When the attacker submits type=wp_capabilities and postid=administrator, the plugin writes an array such as ['subscriber'=>true,'administrator'=>'administrator'] into the attacker's wp_capabilities meta. On the next request, WP_User::get_role_caps() enumerates this array and treats the administrator key as an active role.
Root Cause
The root cause is missing authorization and missing input allow-listing. The handler trusts user-supplied values for the meta key argument of update_user_meta(). SQL-focused sanitization functions like esc_sql() do not prevent logical abuse of the WordPress capability model.
Attack Vector
An attacker authenticates with any account at Subscriber level or above. The attacker then sends a crafted POST request to the ayi_action AJAX endpoint with type=wp_capabilities and postid=administrator. The plugin overwrites the user's wp_capabilities meta, and the next authenticated request grants administrative capabilities. No user interaction from a privileged victim is required.
For technical specifics, see the vulnerable handler at line 154 and the meta update logic at line 357.

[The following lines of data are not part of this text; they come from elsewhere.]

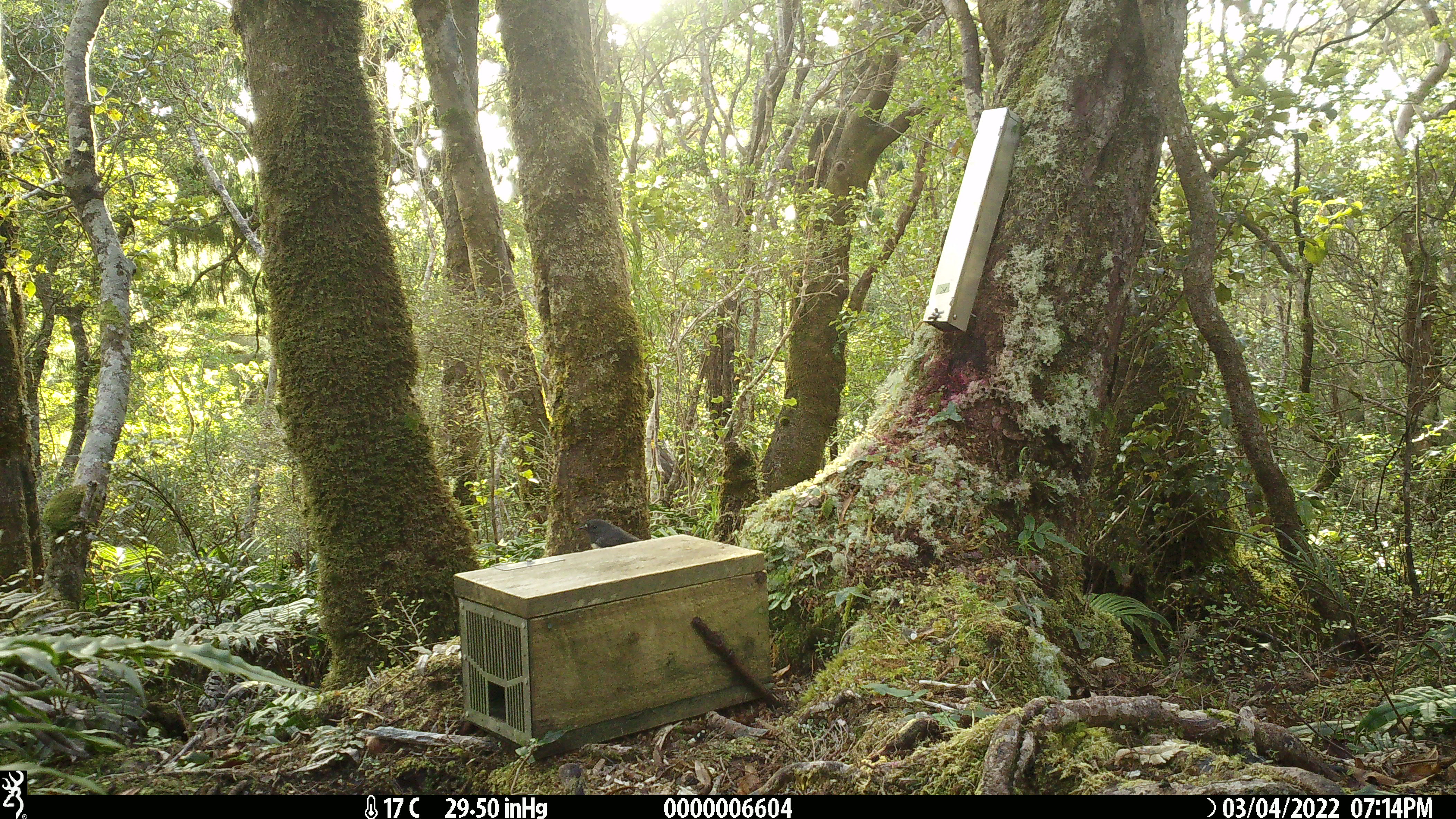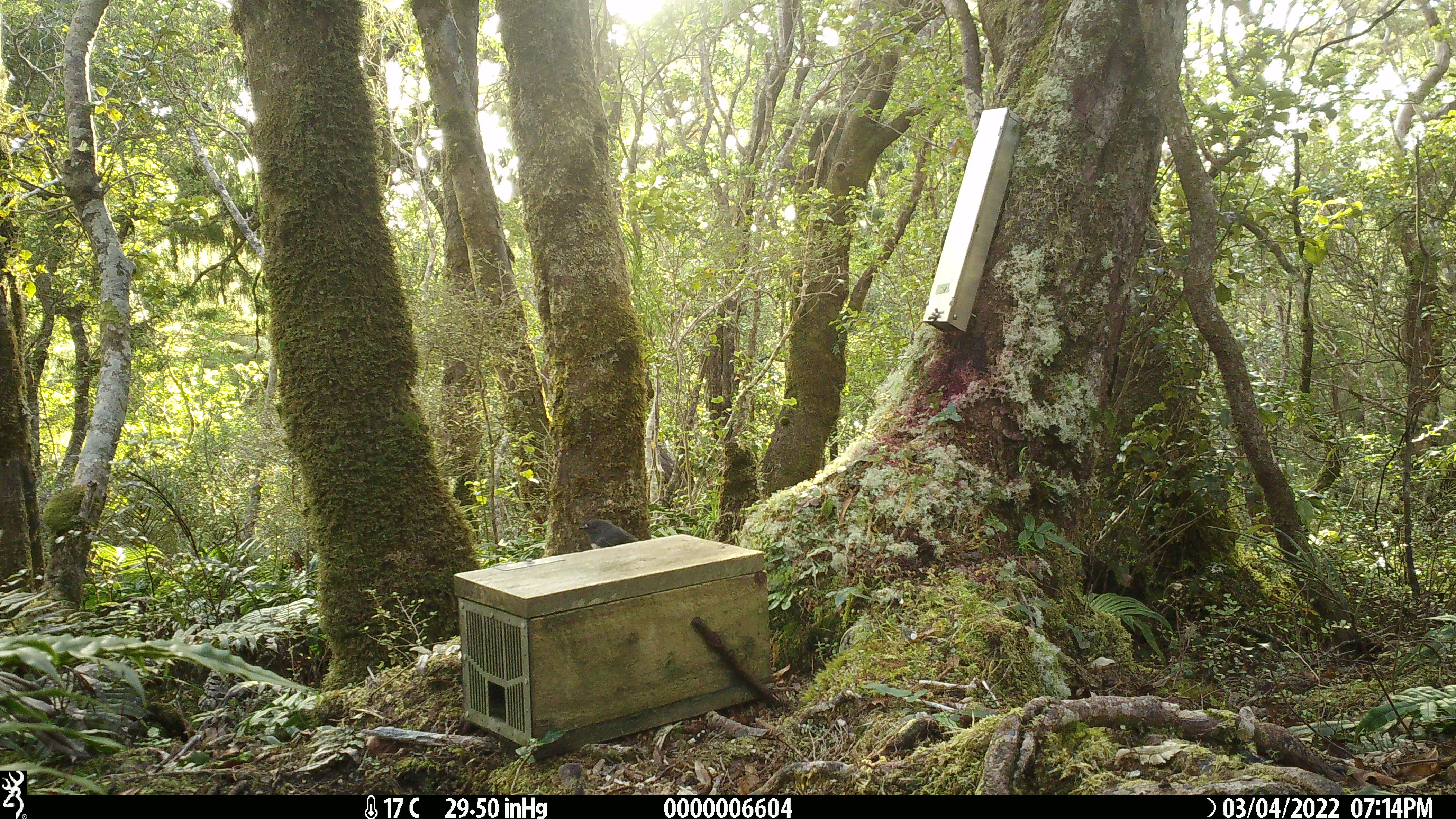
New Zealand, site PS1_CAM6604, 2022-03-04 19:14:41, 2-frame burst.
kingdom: Animalia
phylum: Chordata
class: Aves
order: Passeriformes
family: Petroicidae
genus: Petroica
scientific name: Petroica australis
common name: new zealand robin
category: robin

Detection Methods for CVE-2026-11616
Indicators of Compromise
- POST requests to admin-ajax.php containing action=ayi_action with type=wp_capabilities in the request body
- Unexpected modifications to the wp_usermeta table where meta_key='wp_capabilities' for non-administrator accounts
- New or existing low-privilege users suddenly performing administrative actions such as plugin installation or user creation
- Subscriber-level accounts accessing /wp-admin/ pages reserved for administrators
Detection Strategies
- Inspect web server access logs for AJAX requests where type parameters reference WordPress core meta keys such as wp_capabilities, wp_user_level, or session_tokens
- Compare current role assignments in wp_usermeta against a known-good baseline to identify unauthorized role changes
- Alert on WordPress audit log events where a Subscriber-tier account transitions to Administrator outside of approved workflows
Monitoring Recommendations
- Enable verbose logging on admin-ajax.php and forward events to a centralized SIEM for correlation
- Monitor authentication events for newly elevated accounts performing privileged operations within minutes of role change
- Track plugin file integrity for class-geodir-event-ayi.php and related files to confirm patched versions are deployed
How to Mitigate CVE-2026-11616
Immediate Actions Required
- Update The Events Calendar for GeoDirectory plugin to a version above 2.3.28 that includes the upstream fix referenced in the WordPress change set 3533585
- Audit all WordPress user accounts and revoke unexpected Administrator privileges
- Review wp_usermeta entries for tampering in the wp_capabilities field across all users
- Rotate credentials and force password resets for any account suspected of compromise
Patch Information
The vendor addressed the vulnerability in a release following 2.3.28. Refer to the Wordfence Vulnerability Report for the fixed version and the WordPress change set for the upstream code fix. The patch introduces allow-list validation restricting the type parameter to expected RSVP values.
Workarounds
- Disable The Events Calendar for GeoDirectory plugin until the patched version is installed
- Restrict new user registration to trusted users only, reducing the attacker pool that can reach the vulnerable AJAX endpoint
- Deploy a Web Application Firewall (WAF) rule blocking POST requests to admin-ajax.php containing action=ayi_action together with type=wp_capabilities
- Remove Subscriber-level registration on production sites where it is not required
# Example WAF rule (ModSecurity) blocking exploitation attempts
SecRule REQUEST_URI "@contains /wp-admin/admin-ajax.php" \
"chain,phase:2,deny,status:403,id:1026116160,msg:'CVE-2026-11616 GeoDirectory privilege escalation attempt'"
SecRule ARGS:action "@streq ayi_action" "chain"
SecRule ARGS:type "@rx (wp_capabilities|wp_user_level|session_tokens)"
Disclaimer: This content was generated using AI. While we strive for accuracy, please verify critical information with official sources.